L’activiste reste assigné à résidence, a-t-il précisé. Il ne s’agit pas d’un cas isolé, affirme le porte-parole d’Amnesty, et les violations des droits humains par les forces de sécurité marocaines sont en fait en augmentation :
« Nous avons connaissance d’au moins sept cas de torture contre des activistes et des défenseurs des droits de l’homme, de mauvais traitements, d’intrusion, d’assignation à résidence. Cette situation s’est intensifiée depuis novembre, lorsque des militants ont manifesté au poste frontière de Guerguerat avec la Mauritanie pour protester contre l’exploitation des ressources minérales du Sahara occidental, ce à quoi les militaires se sont opposés. »

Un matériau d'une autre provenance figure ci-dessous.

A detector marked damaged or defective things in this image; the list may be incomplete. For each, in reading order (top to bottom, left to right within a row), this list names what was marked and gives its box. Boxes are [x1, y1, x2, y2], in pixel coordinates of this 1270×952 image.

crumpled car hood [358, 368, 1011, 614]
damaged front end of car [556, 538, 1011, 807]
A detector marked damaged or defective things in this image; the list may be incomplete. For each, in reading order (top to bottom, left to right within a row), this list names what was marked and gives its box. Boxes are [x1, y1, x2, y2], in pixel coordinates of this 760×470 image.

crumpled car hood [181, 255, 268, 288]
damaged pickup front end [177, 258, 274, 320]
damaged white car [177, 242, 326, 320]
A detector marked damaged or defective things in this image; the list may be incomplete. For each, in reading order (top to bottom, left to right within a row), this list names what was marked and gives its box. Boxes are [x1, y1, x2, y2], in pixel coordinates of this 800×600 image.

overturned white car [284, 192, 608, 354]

Concernant la situation des droits humains dans les camps de réfugiés contrôlés par le Polisario, Amnesty International a déclaré :
« Là aussi, nous ne pouvons pas enquêter sur la situation sur le terrain. Il n’y a jamais eu de révision judiciaire des graves violations des droits de l’homme commises pendant la guerre avec le Maroc dans les années 1970 et 1980. Plus récemment, il y a eu des violations de la liberté d’expression. Des personnes ont été arrêtées pour avoir prétendument diffusé des informations sur la pandémie qui, selon les autorités locales, étaient fausses. Le problème ici aussi : Dans presque toutes les missions de maintien de la paix des Nations unies, les droits de l’homme font partie du mandat, mais pas dans cette mission. »

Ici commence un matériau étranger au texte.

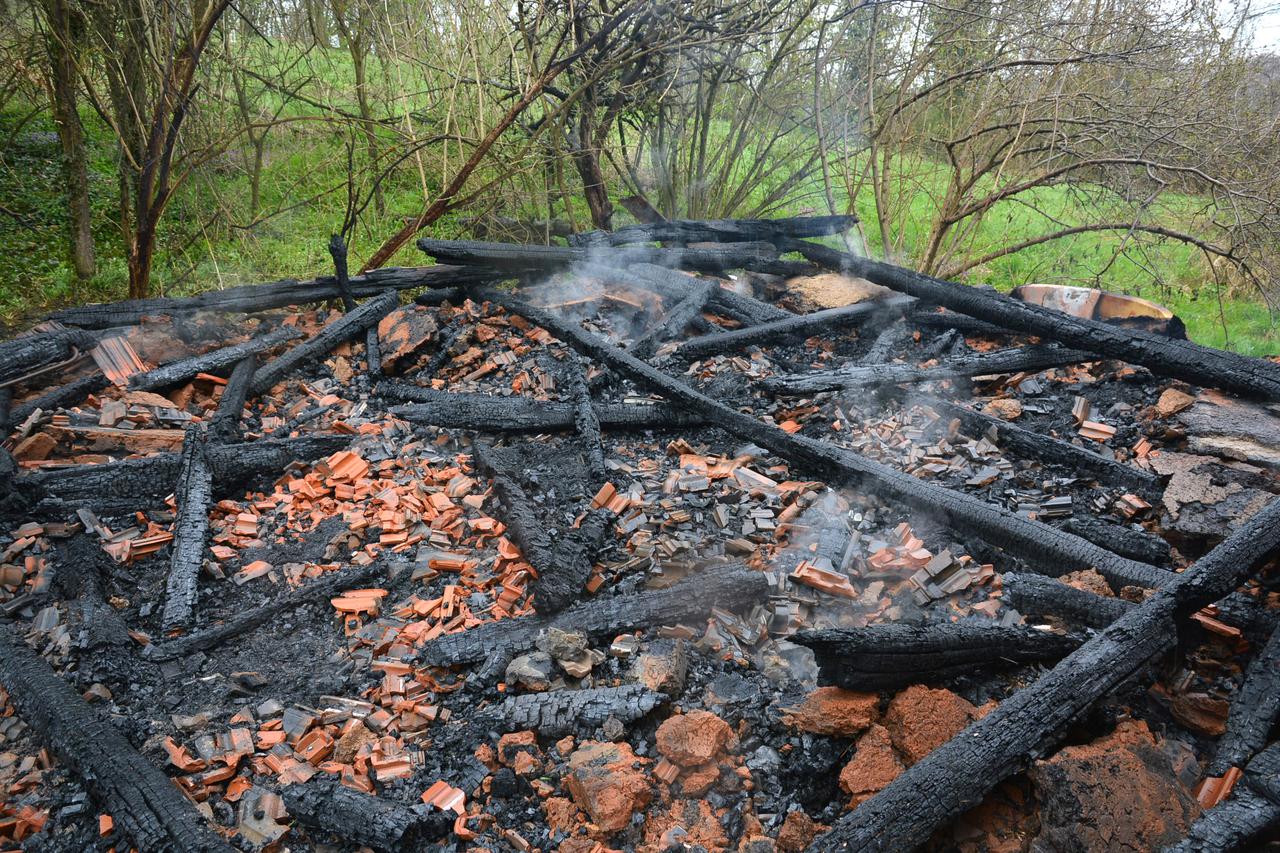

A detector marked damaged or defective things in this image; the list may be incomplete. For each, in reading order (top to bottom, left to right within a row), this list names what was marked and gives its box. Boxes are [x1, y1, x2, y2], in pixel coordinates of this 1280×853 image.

burnt wooden beam [573, 212, 860, 245]
charred beam end [573, 212, 860, 245]
burnt wooden beam [129, 325, 299, 391]
charred beam end [128, 325, 300, 391]
burnt wooden beam [46, 266, 481, 327]
charred beam end [245, 285, 394, 391]
burnt wooden beam [245, 285, 394, 391]
burnt wooden beam [378, 384, 706, 432]
charred beam end [378, 384, 706, 432]
burnt wooden beam [675, 294, 916, 356]
charred beam end [680, 294, 921, 356]
charred beam end [476, 285, 1167, 591]
burnt wooden beam [473, 289, 1172, 589]
burnt wooden beam [762, 340, 1095, 394]
charred beam end [762, 340, 1095, 394]
burnt wooden beam [783, 236, 1280, 399]
charred beam end [783, 235, 1280, 402]
burnt wooden beam [921, 391, 1162, 491]
charred beam end [926, 394, 1167, 494]
charred beam end [162, 422, 215, 627]
burnt wooden beam [162, 422, 215, 627]
burnt stable remains [2, 213, 1280, 850]
charred beam end [0, 622, 232, 845]
burnt wooden beam [0, 622, 232, 845]
charred beam end [145, 560, 381, 660]
burnt wooden beam [146, 560, 381, 660]
charred beam end [473, 681, 670, 732]
burnt wooden beam [473, 676, 670, 737]
burnt wooden beam [419, 560, 762, 666]
charred beam end [419, 560, 762, 666]
burnt wooden beam [793, 625, 1085, 691]
charred beam end [793, 622, 1085, 696]
burnt wooden beam [803, 491, 1280, 850]
charred beam end [808, 491, 1280, 850]
burnt wooden beam [1203, 622, 1280, 773]
charred beam end [1203, 622, 1280, 773]
charred beam end [282, 773, 453, 845]
burnt wooden beam [282, 773, 453, 845]
charred beam end [1167, 737, 1280, 850]
burnt wooden beam [1167, 737, 1280, 850]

Human Rights Watch parle également d’arrestations de dissidents dans les camps. Selon un rapport de 2014 de l’organisation, le Polisario n’empêche cependant personne de se déplacer dans le territoire contrôlé par le Maroc. Mais même là, peu de jeunes Sahraouis voient des perspectives. Ebbaba Hameida a étudié le journalisme en Espagne, a obtenu deux masters et travaille aujourd’hui pour la radiotélévision publique espagnole. En regardant en arrière, elle a dit :
« L’Espagne m’a facilité la tâche. La société espagnole connaît la situation du Sahara Occidental. Quand je suis arrivé en Espagne, ils savaient exactement qui j’étais. Mais vivre dans les camps m’a aussi montré que je ne peux pas y étudier, que je n’ai pas d’avenir là-bas. On ne peut rien attendre de ce désert. Quand je suis revenu, je voulais surtout une chose : étudier, étudier, étudier. »
À ce jour, seuls 9 000 Sahraouis vivent en Europe, mais il est probable que de nombreux autres jeunes Sahraouis suivront ce chemin vers la diaspora.